Construction of the Butternut Headboard

You might notice that this headboard seems a little less contemporary than most of my designs. And it is. The concept was a collaboration between my client and I – she wanted lots of curves and I needed to come up with a design that inspired me.

I drew up a sketch of what it would look like and we decided that butternut would be the best choice because it was the right colour and a great carving wood. Normally, I would build a project using the materials I have in my own backyard, but the butternut that I had on hand was neither long enough for the rails nor remotely dry.
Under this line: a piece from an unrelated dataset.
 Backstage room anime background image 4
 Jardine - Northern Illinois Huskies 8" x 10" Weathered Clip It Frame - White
So made some phone calls and found that the closest supplier of butternut was in Chilliwack at Mount Cheam Woodworking. So I made a cutting list to ensure I got everything I needed – Chilliwack is a two-hour drive, and I did not want to have to make a second trip. My brother Brad and I made the trip to Mount Cheam Woodworking and met with the owner Rob Prinze where we picked out the required materials. I was lucky enough to get one 8/4″ board wide enough to cut the top rail out of with no glue-ups required. Rob cut the boards to 6′ so that they would fit in the bed of my truck, we loaded up, closed the tailgate, and headed home.

It was a miserable drive back – pitch black and pouring rain. The next day, I unloaded the materials into my shop and left them alone for a couple of weeks to acclimatize to the humidity levels of my bench room while I worked the Portland and Sacramento Woodworking Shows.
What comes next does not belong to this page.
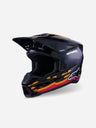 Casque Alpinestars Supertech M3 Force ece06 - Noir Brillant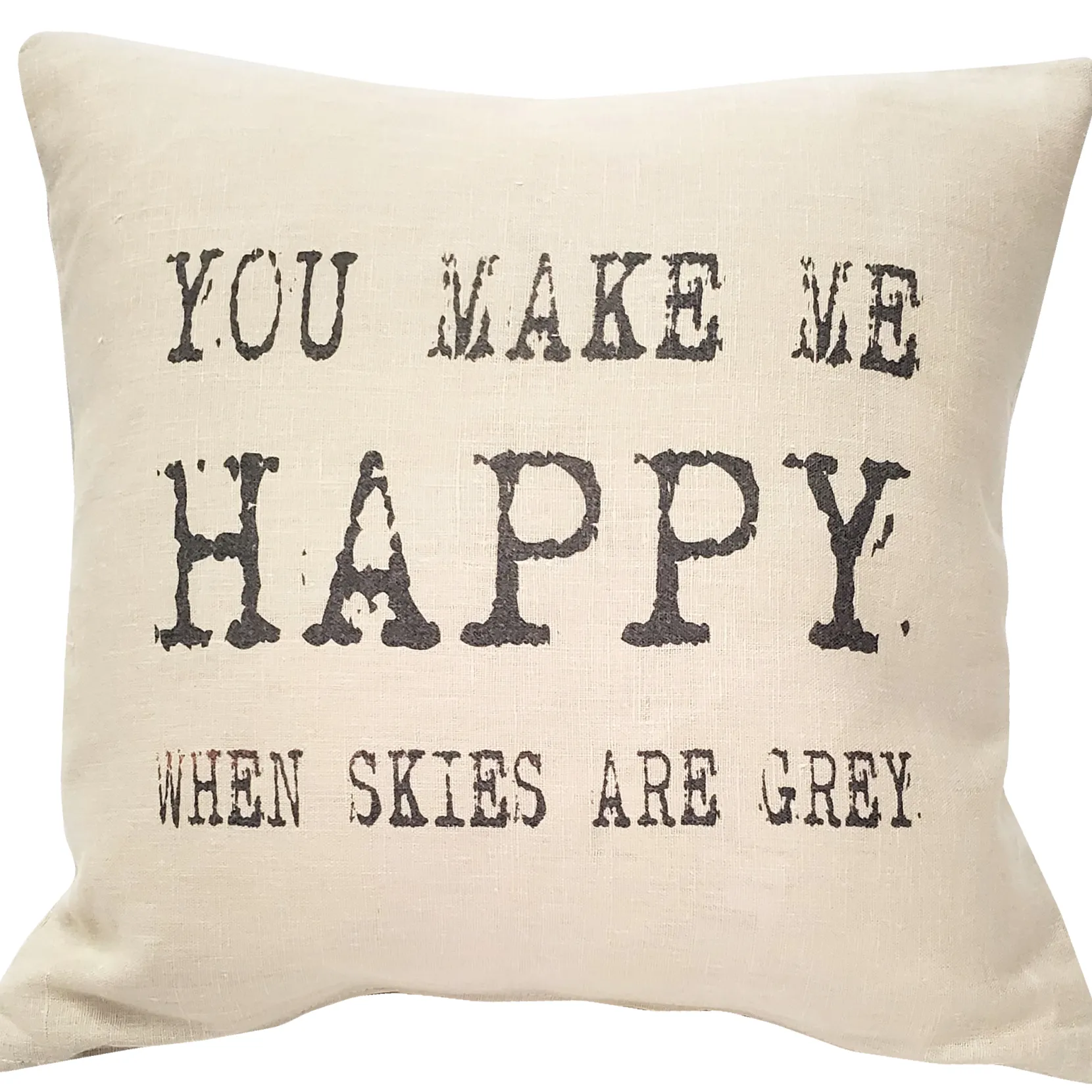 You Make Me Happy Throw Pillow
When I was done globetrotting, I started the headboard construction with the rails and post.. I surfaced the 8/4 boards, then made a half-template for the upper rail from 1/4″ MDF. By marking the centerline of the template and flipping it, I was able to lay out a perfectly symmetrical rail. Before cutting the top rail though, I routed the tenons on each end. It was much easier to ensure they were square while the board still had a straight reference edge.

After routing the tenons on both rails, I cut out the top rail. To get matching legs, I laid out the curve on one leg, cut it out, then traced the profile onto the other. All the curved edges were smoothed with a spokeshave and the difficult areas scraped. I mortised the legs using a plunge router guided by a fence, then squared the mortises with a chisel. Lastly, I used a slot-cutting bit to rout a groove around the inside edge of the rails and posts to accept the panel.
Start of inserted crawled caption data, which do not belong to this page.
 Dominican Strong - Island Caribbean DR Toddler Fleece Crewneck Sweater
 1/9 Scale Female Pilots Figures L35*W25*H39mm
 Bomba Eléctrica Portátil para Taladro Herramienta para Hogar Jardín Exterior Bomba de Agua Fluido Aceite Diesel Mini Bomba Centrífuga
With the rails and posts complete, I turned my attention to the panel. I started by gluing up three 10″ wide boards, minding the grain direction – by running the grain all in the same direction, the adjacent boards can be carved with no risk of tear out. I did not use any dowels to join the 4/4 boards because they would not have been a great help for alignment and I did not want to have to worry about carving into one, which would be a disaster. Once the glue dried, I surfaced both sides using a scrub plane, finishing up with a jack plane. I laid out a carving pattern on the face using a carpenter’s pencil first, then once I was happy with the design, I went over it with a black marker. Layout took about one hour.

Minding the black lines, I routed away the bulk of the waste with a plunge router. From there, I proceeded to carve the background and further define the shape of the leaves and vines with my carving gouges. Lastly, I added shape to the leaves, making them curl and overlap each other. The layers give the carving the effect of depth. When the carving was complete, I gave it one coat of orange shellac before assembling the headboard.

Assembly went surprisingly smoothly. I did a dry run and identified where I might have problems – getting the panel and rails simultaneously into the posts. I set up my clamps and positioned my dead blow hammer close by. Assembly took just over ten minutes, from the time I opened the glue bottle to the time the final check was performed. It went smoother than the dry run. Excellent.

Because I had done such a good job fitting the mortise and tenon joints, the rails and post needed very little in the way of leveling. I gave everything a final scraping before moving onto finishing. I sprayed on two coats of orange shellac with my HVLP (high volume low pressure) spray gun before the feed tube broke. I ordered a replacement part and epoxied the broken one back together in hopes of continuing spraying until the replacement part arrived. Did it work? Let me answer your question with a question: Have you ever seen a foot-tall geyser of shellac?

So I decided to brush on the shellac. I built up about eight coats on each side. I then leveled the finish with 320-grit sandpaper with a sanding block, then applied a ninth coat. This mean that the final coat went on very smoothly and very little work was required to rub it out. I let the shellac cure for a week, then rubbed out the finish on the rails and posts using 0000 steel wool lubricated with paste wax.